My First Data Visualisation with StatsAPI
This is my first post, where to start? after working roughly 2 weeks with the STATS API I would like to share my experience.
As the way I see it, Empathy’s StatsAPI is aimed to process the data available in Empathy Search & Navigation eCommerce customers (queries, clicks, add2carts and all aspects of the search & navigation journey) and give insights, and shorten the distance between raw data and usable information.
Data, information and insights are not synonyms. Many companies struggle to make sense of their data, and create added value from their data investments, offering big data services is more than just collecting data, and this is where such tool does shine.
On the technical side, StatsAPI is divided in 2 parts: Reports and Exports.

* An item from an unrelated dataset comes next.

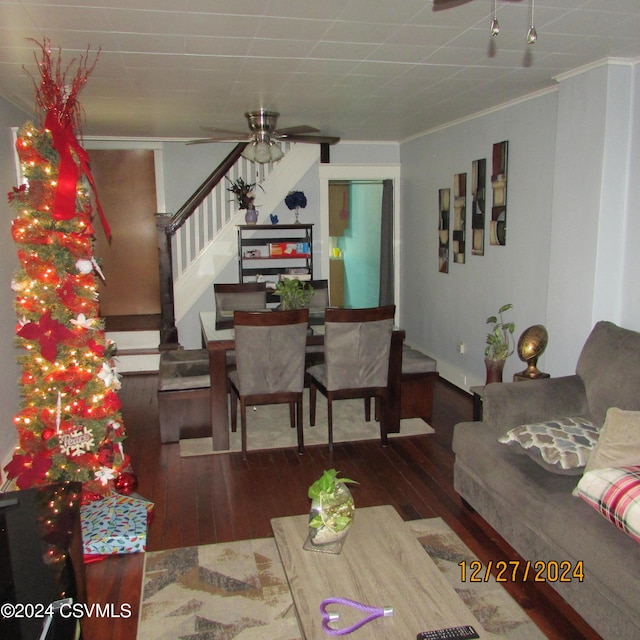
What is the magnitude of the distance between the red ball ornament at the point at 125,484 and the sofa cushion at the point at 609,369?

From Reports by setting a list of filters and a timeframe we can get key metrics, such as Term Success that allows to calculate the “success” for queries, Top Queries that displays a list of most relevant queries , Opportunities to see how most relevant queries perform through time, or Distribution that allows to get global metrics (click count, findability, etc) for a specific timeframe (Hourly or Daily).
From Exports we can generate csv files directly based on the reports provided by the service.
Said that, albeit heavily documented, there is space to extend these resources with examples on how to call each method, or documentation showing clearly what represents each uri parameter, or each field on the json response, this would give more independence to the creation of Reports and Visualisations on first arrival. In any case, the STATS API resources are growing as we speak with the help of these interactions with Jose Santorum (product owner) and Noelia Vigil (experienced colleague on STATS API development).
I have tried at some point to get the locations from the API, which is not available yet, after discussing it with the team, we decided to use the stores codes for each language as a proxy to the location with which I intend to compose some value geo-relations that although lack of the precision of true locations, serves as a work around to expand my experience and our understanding of what can be done and what needs to be done.